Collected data
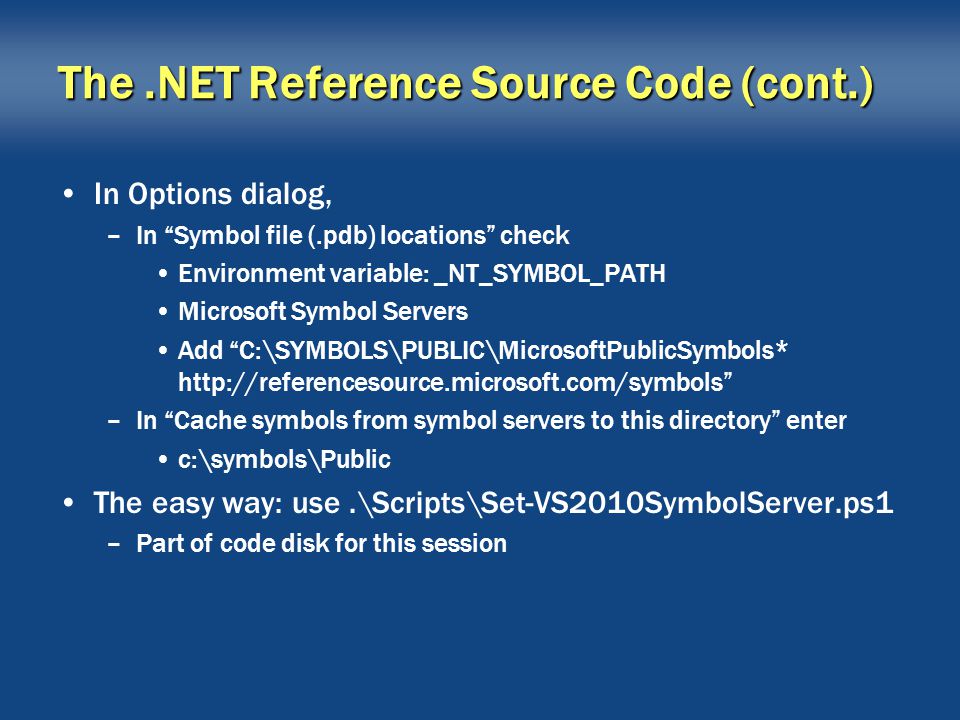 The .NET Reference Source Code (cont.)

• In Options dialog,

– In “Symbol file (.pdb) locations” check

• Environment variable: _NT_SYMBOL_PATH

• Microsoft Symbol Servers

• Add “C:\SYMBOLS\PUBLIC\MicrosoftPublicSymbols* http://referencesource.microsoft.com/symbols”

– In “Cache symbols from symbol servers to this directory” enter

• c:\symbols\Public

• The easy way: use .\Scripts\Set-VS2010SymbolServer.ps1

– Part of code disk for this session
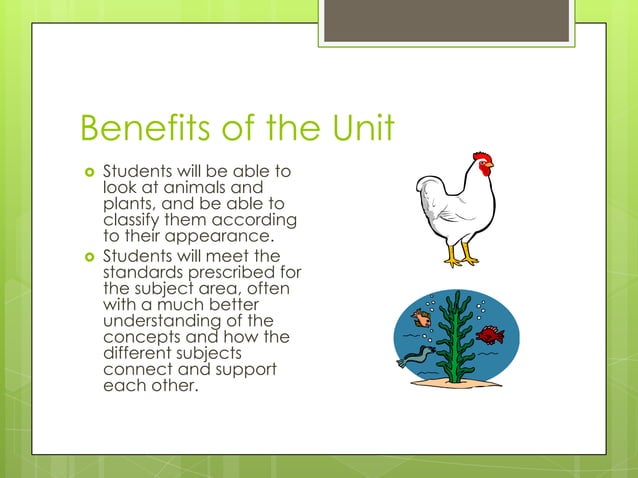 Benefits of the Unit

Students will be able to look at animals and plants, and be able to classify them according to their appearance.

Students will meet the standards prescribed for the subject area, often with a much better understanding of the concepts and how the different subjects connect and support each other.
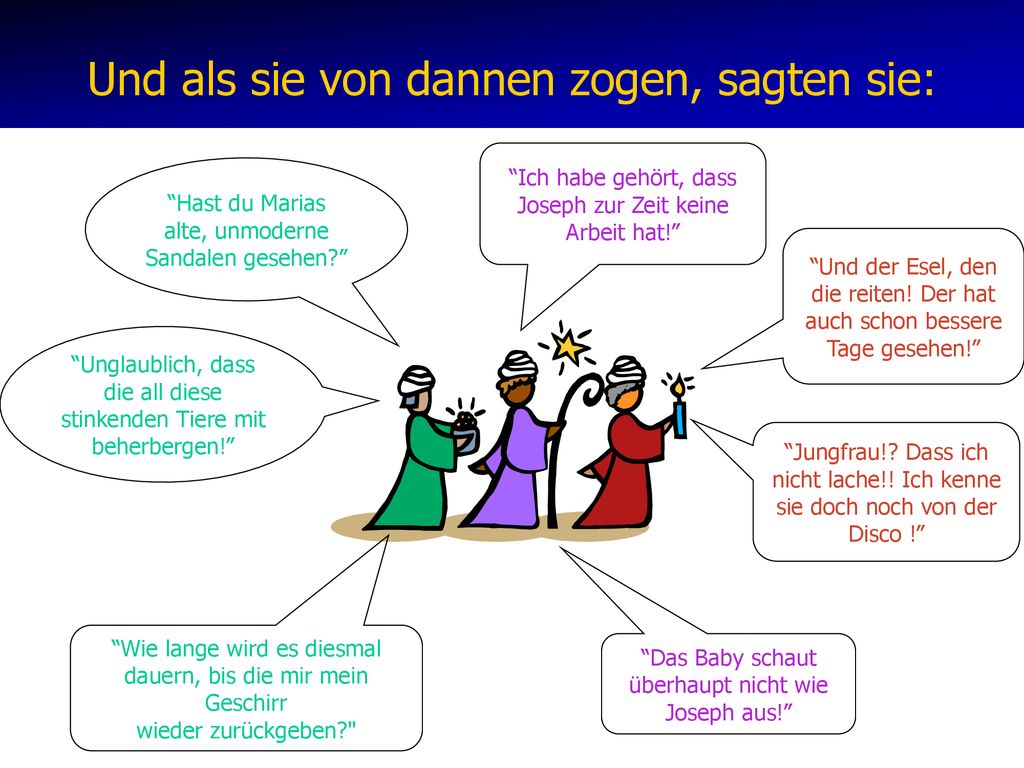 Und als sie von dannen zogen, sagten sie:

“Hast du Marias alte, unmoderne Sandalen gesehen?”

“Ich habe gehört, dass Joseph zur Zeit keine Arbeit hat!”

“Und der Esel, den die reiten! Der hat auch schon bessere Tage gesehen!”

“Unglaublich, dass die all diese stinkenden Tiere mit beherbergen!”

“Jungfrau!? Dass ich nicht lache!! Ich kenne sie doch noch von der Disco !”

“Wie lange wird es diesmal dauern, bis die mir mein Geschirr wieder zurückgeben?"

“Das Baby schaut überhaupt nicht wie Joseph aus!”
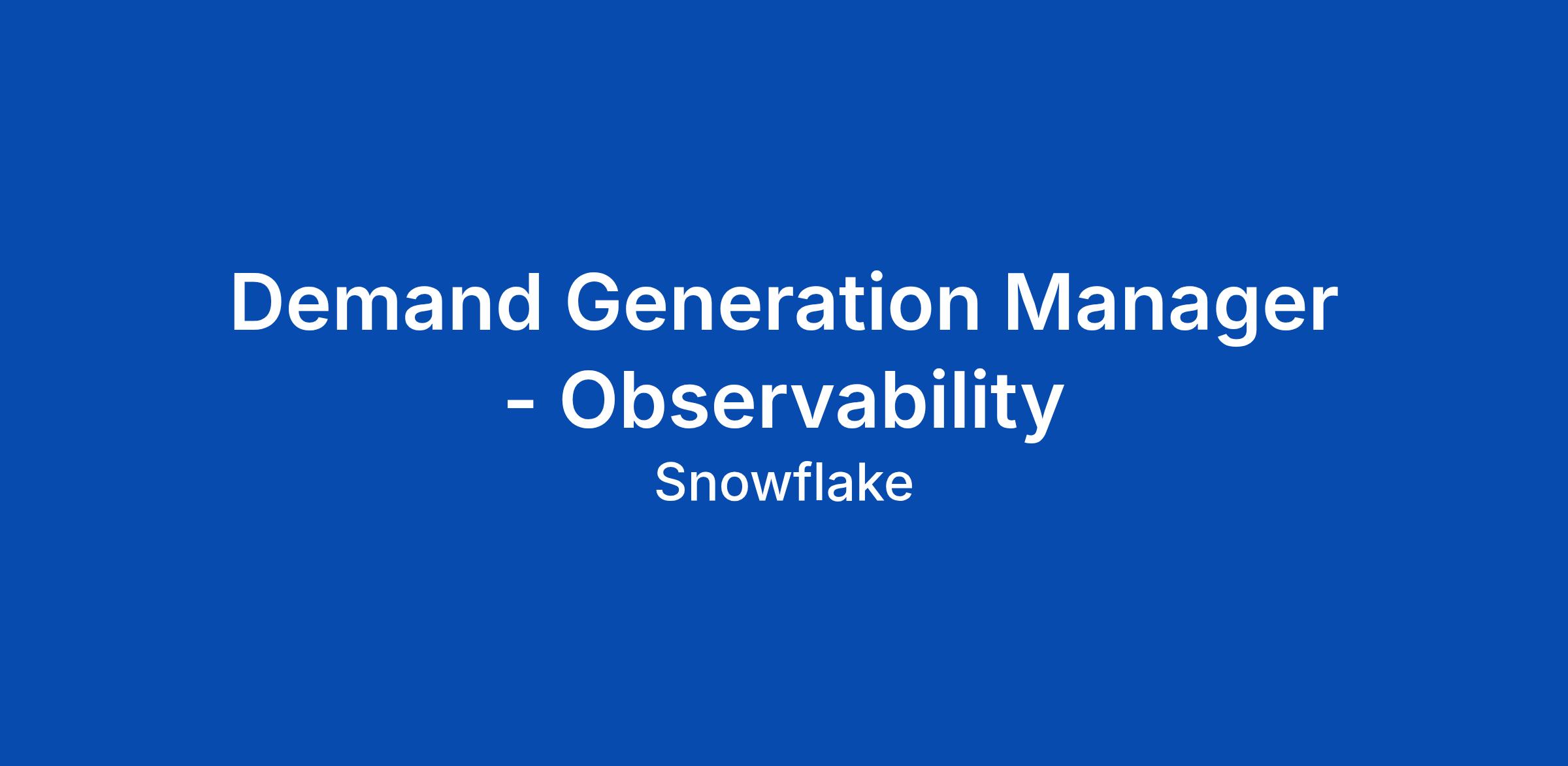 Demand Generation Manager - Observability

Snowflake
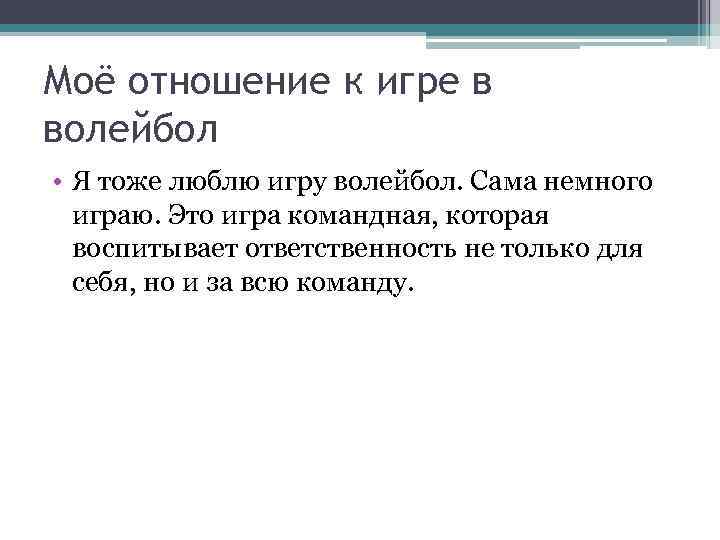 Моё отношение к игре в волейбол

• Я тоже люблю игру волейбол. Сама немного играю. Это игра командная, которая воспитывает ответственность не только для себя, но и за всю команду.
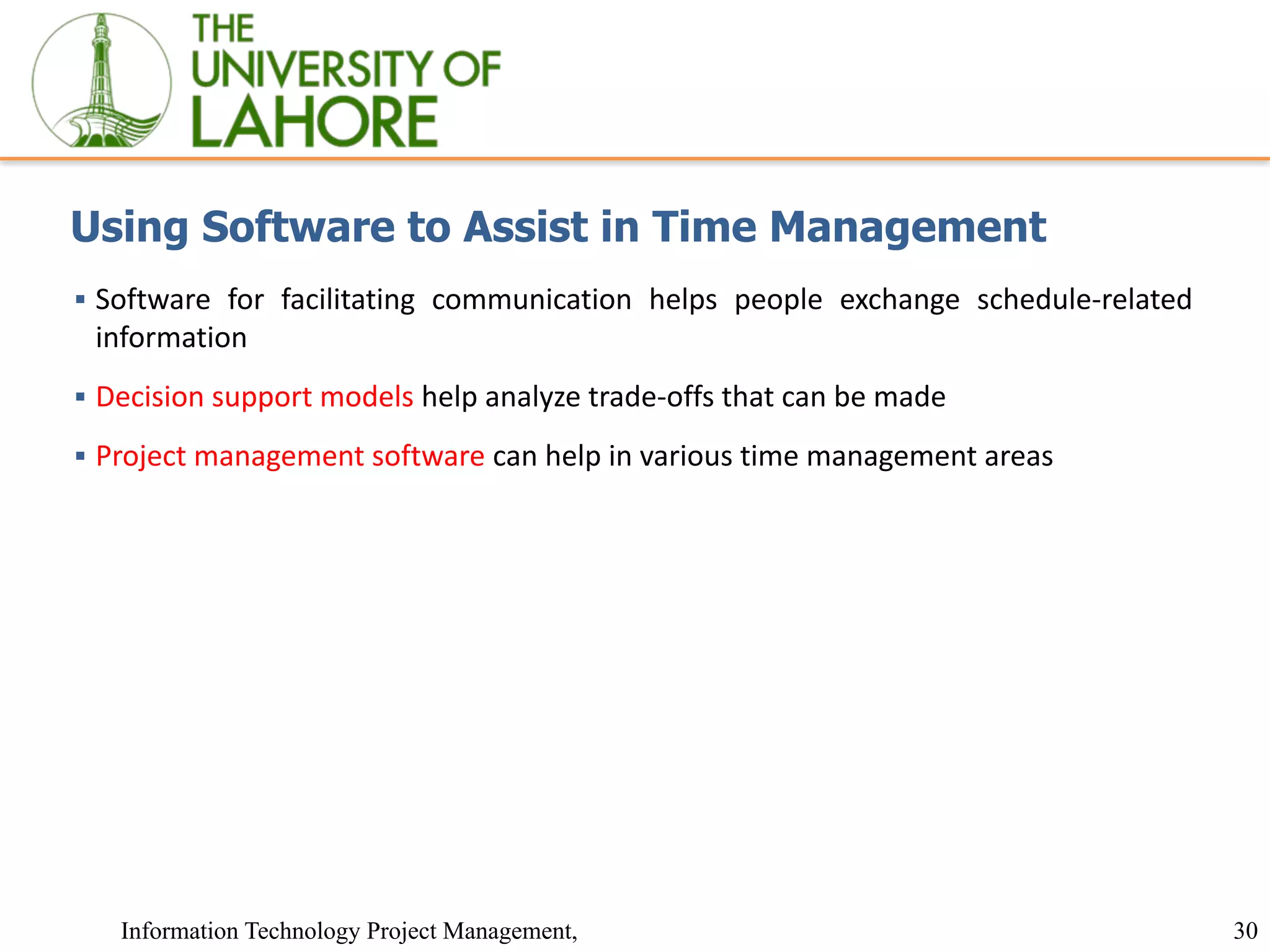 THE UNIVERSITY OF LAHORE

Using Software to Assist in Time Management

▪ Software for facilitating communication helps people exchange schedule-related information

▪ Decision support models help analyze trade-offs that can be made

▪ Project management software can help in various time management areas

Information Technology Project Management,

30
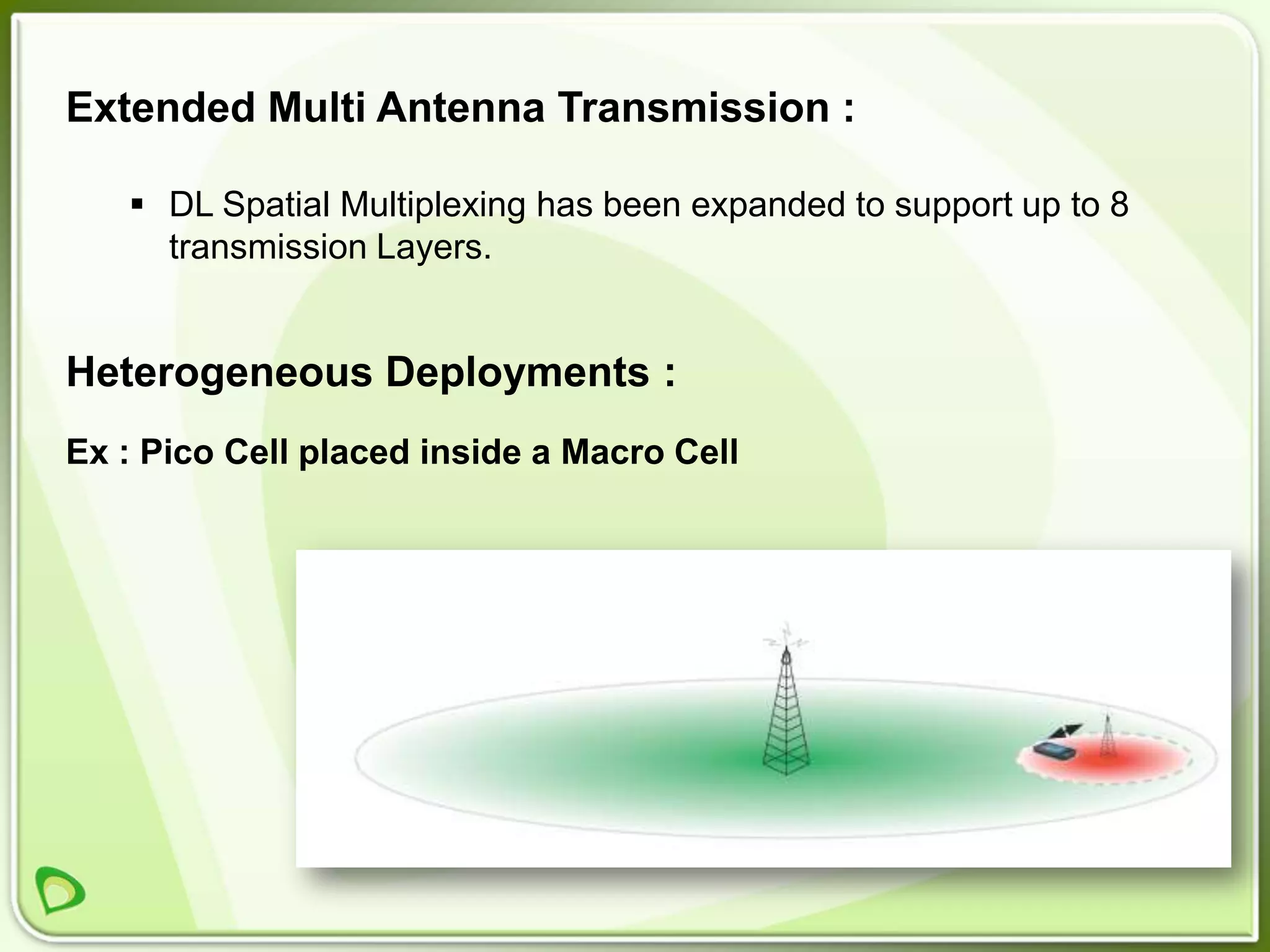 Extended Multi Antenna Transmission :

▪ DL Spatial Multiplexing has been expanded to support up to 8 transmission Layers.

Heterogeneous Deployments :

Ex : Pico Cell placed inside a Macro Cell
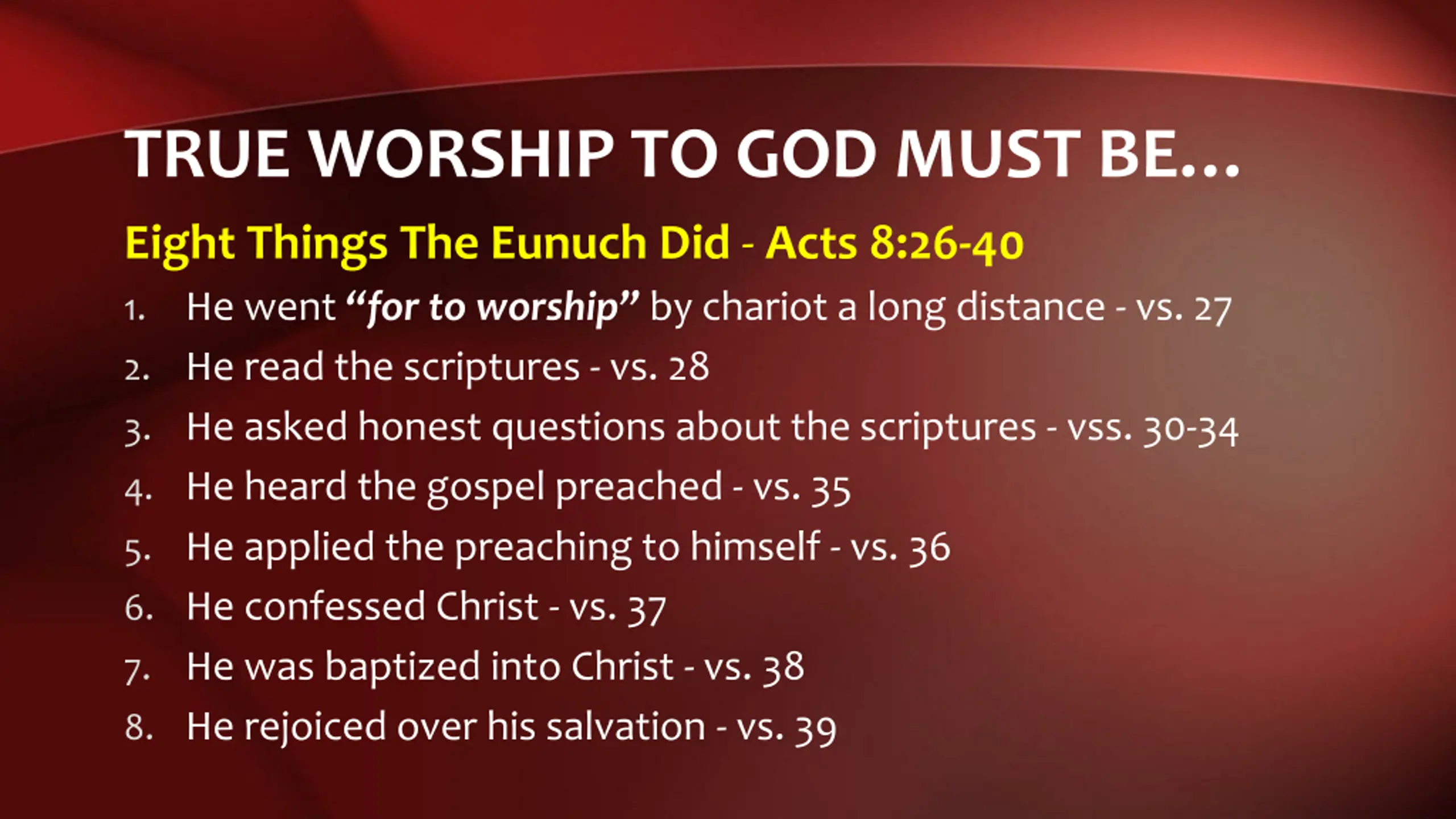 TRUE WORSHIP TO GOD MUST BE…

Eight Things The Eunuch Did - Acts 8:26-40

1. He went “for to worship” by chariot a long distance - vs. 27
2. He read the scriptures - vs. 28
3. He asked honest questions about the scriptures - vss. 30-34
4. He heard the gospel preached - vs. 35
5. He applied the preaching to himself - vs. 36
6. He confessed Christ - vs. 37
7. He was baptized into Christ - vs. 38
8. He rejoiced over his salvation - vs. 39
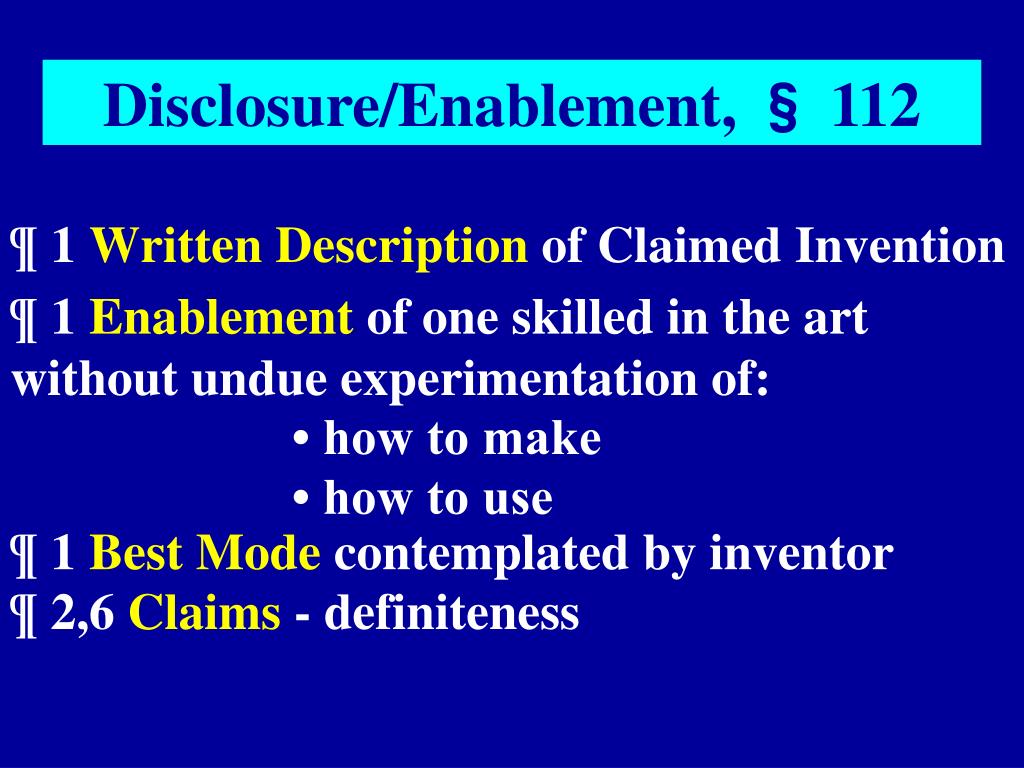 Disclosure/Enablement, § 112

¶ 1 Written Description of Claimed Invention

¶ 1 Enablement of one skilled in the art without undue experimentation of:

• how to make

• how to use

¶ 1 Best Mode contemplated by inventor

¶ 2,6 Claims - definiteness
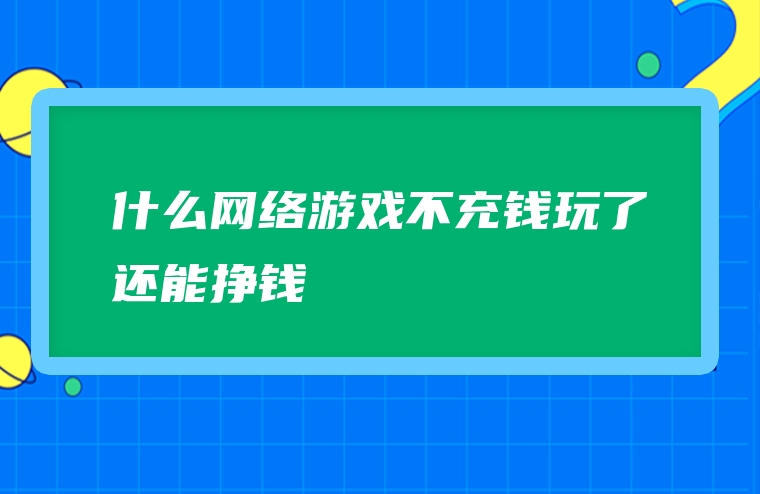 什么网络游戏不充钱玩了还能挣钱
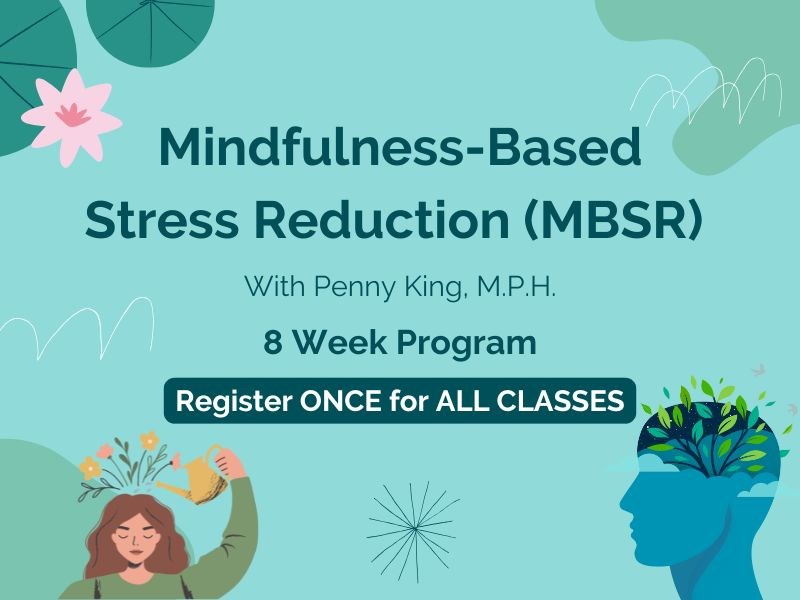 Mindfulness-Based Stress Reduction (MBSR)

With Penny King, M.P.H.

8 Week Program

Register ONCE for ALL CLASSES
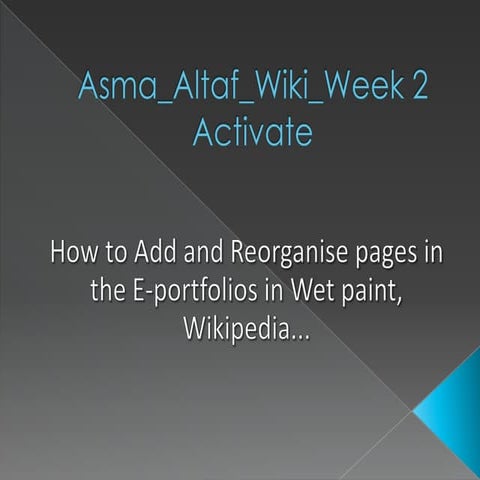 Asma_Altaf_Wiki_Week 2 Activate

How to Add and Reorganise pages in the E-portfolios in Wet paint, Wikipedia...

WHAT TO PRODUCE
None of the pictures belong in the copy; transcribe the rest of the data exactly.

REPLY TO THE EXERCISE
 The .NET Reference Source Code (cont.)

• In Options dialog,

– In “Symbol file (.pdb) locations” check

• Environment variable: _NT_SYMBOL_PATH

• Microsoft Symbol Servers

• Add “C:\SYMBOLS\PUBLIC\MicrosoftPublicSymbols* http://referencesource.microsoft.com/symbols”

– In “Cache symbols from symbol servers to this directory” enter

• c:\symbols\Public

• The easy way: use .\Scripts\Set-VS2010SymbolServer.ps1

– Part of code disk for this session
 Benefits of the Unit

Students will be able to look at animals and plants, and be able to classify them according to their appearance.

Students will meet the standards prescribed for the subject area, often with a much better understanding of the concepts and how the different subjects connect and support each other.
 Und als sie von dannen zogen, sagten sie:

“Hast du Marias alte, unmoderne Sandalen gesehen?”

“Ich habe gehört, dass Joseph zur Zeit keine Arbeit hat!”

“Und der Esel, den die reiten! Der hat auch schon bessere Tage gesehen!”

“Unglaublich, dass die all diese stinkenden Tiere mit beherbergen!”

“Jungfrau!? Dass ich nicht lache!! Ich kenne sie doch noch von der Disco !”

“Wie lange wird es diesmal dauern, bis die mir mein Geschirr wieder zurückgeben?"

“Das Baby schaut überhaupt nicht wie Joseph aus!”
 Demand Generation Manager - Observability

Snowflake
 Моё отношение к игре в волейбол

• Я тоже люблю игру волейбол. Сама немного играю. Это игра командная, которая воспитывает ответственность не только для себя, но и за всю команду.
 THE UNIVERSITY OF LAHORE

Using Software to Assist in Time Management

▪ Software for facilitating communication helps people exchange schedule-related information

▪ Decision support models help analyze trade-offs that can be made

▪ Project management software can help in various time management areas

Information Technology Project Management,

30
 Extended Multi Antenna Transmission :

▪ DL Spatial Multiplexing has been expanded to support up to 8 transmission Layers.

Heterogeneous Deployments :

Ex : Pico Cell placed inside a Macro Cell
 TRUE WORSHIP TO GOD MUST BE…

Eight Things The Eunuch Did - Acts 8:26-40

1. He went “for to worship” by chariot a long distance - vs. 27
2. He read the scriptures - vs. 28
3. He asked honest questions about the scriptures - vss. 30-34
4. He heard the gospel preached - vs. 35
5. He applied the preaching to himself - vs. 36
6. He confessed Christ - vs. 37
7. He was baptized into Christ - vs. 38
8. He rejoiced over his salvation - vs. 39
 Disclosure/Enablement, § 112

¶ 1 Written Description of Claimed Invention

¶ 1 Enablement of one skilled in the art without undue experimentation of:

• how to make

• how to use

¶ 1 Best Mode contemplated by inventor

¶ 2,6 Claims - definiteness
 什么网络游戏不充钱玩了还能挣钱
 Mindfulness-Based Stress Reduction (MBSR)

With Penny King, M.P.H.

8 Week Program

Register ONCE for ALL CLASSES
 Asma_Altaf_Wiki_Week 2 Activate

How to Add and Reorganise pages in the E-portfolios in Wet paint, Wikipedia...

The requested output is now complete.